Depuis 1946, le Festival de Cannes propose chaque année une sorte d’état des lieux du cinéma d’auteur mondial. Si on ajoute à sa sélection officielle (films en compétition et hors compétition, séances spéciales et programme Un Certain Regard) les sections parallèles que sont la Quinzaines des réalisateurs, la Semaine de la critique et l’Acid, la Croisette donne en quelque sorte chaque année le la de l’année cinéma à venir. Mais voilà qu’en 2020 – patatras! – la plus prestigieuse manifestation cinématographique du monde était pour la première fois de son histoire forcée au silence. En 1968, elle avait duré neuf jours avant d’être officiellement annulée sous la pression de cinéastes comme Jean-Luc Godard et François Truffaut, jugeant indécent sa tenue en plein mai 1968.

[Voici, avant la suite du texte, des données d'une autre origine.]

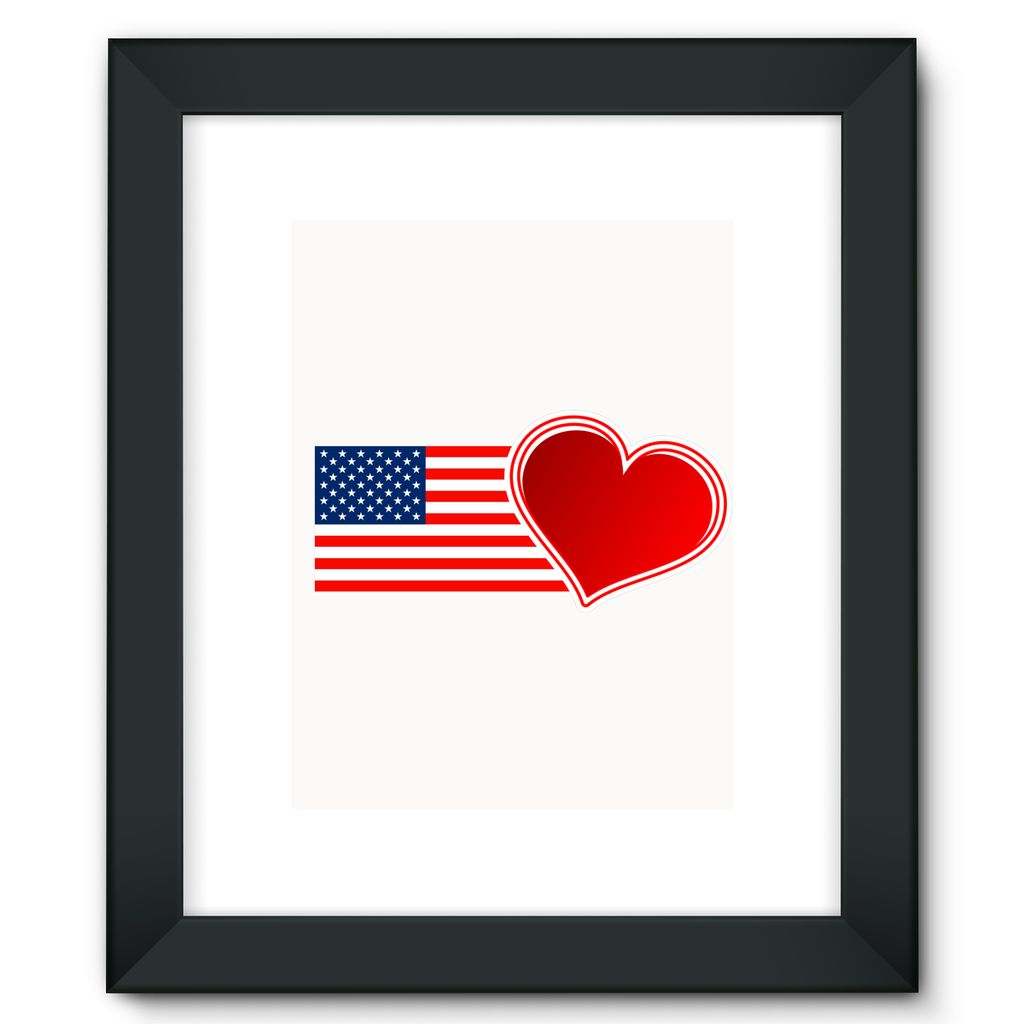 Usa Flag And Heart Framed Fine Art Print Wall Decor Flagdesignproducts.com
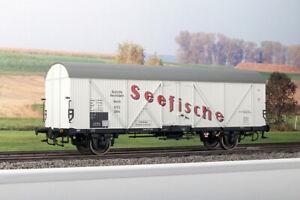 """KM1 203224 Kühlwagen """"Seefische"""" DB Typ A NEM Spur 1 NEU & OVP"""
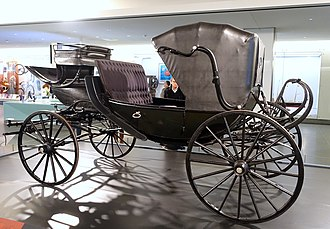 Barouche - Image: Abraham Lincoln's carriage (barouche), c. 1860 1865, on loan from the Studebaker National Museum, view 2 National Museum of American History DSC00334
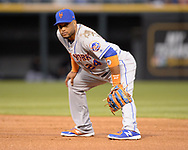 CHICAGO - JULY 31:  Robinson Cano #24 of the New York Mets fields against the Chicago White Sox on July 31, 2019 at Guaranteed Rate Field in Chicago, Illinois.  (Photo by Ron Vesely)  Subject:   Robinson Cano
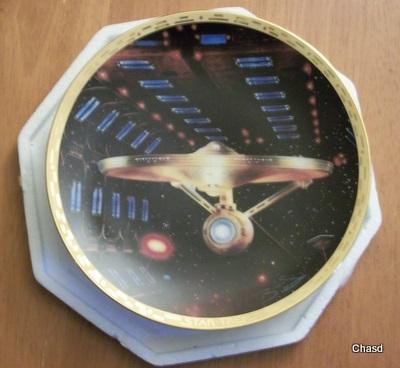 Enterprise 1701a plate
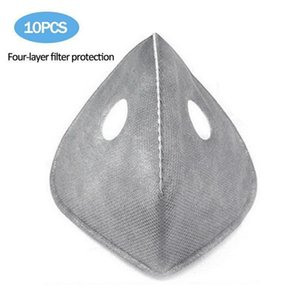 10pcs lot Cycling Face Masks Filter Mtb Road Cycling Equip Anti-dust Pm2.5 Replacement With Active Carbon Filter Protect 2020 Outlet 1LWZA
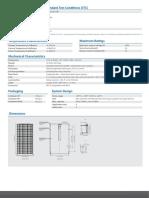csun325-72p - copia.pdf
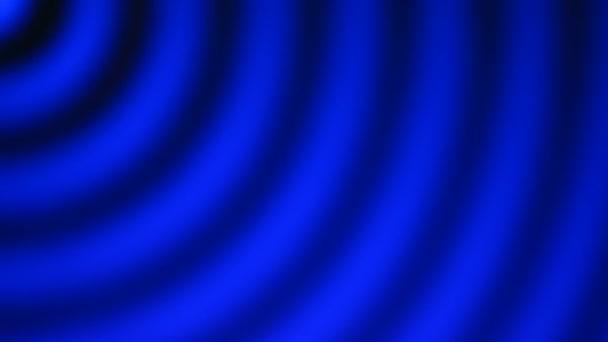 pozadí abstraktní modré barevné vlny
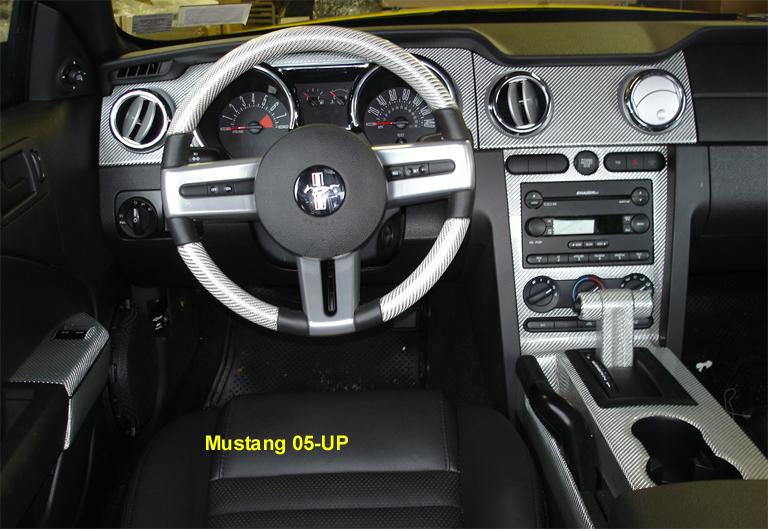 Mustang 05-UP 768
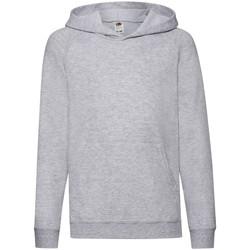 textil Barn Sweatshirts Fruit Of The Loom 62009 Grått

Films de confinement, mais pas trop
Exceptionnellement déplacé cette année du printemps à l’été, le Festival de Cannes revient en conquérant. Du 6 au 17 juillet, il va en quelque sorte donner le départ d’un retour à la normale, avec dans son sillage un déferlement de films très attendus, à l’image par exemple de Benedetta, de Paul Verhoeven, et de The French Dispatch, qui avaient été sélectionnés en 2020 mais ont préféré patienter afin de bénéficier de la formidable vitrine et caisse de résonance du festival. Cannes annonce même le retour des grands blockbusters, avec la première mondiale d’un film qui sera montré au Cinéma de la Plage par un studio américain au grand public, et non pas uniquement aux accrédités. A suivre, car on sait simplement pour l’heure qu’il ne s’agit ni de Dune, de Denis Villeneuve, ni du West Side Story de Spielberg ou de Mourir peut attendre, le nouveau James Bond qui patiente depuis avril 2020.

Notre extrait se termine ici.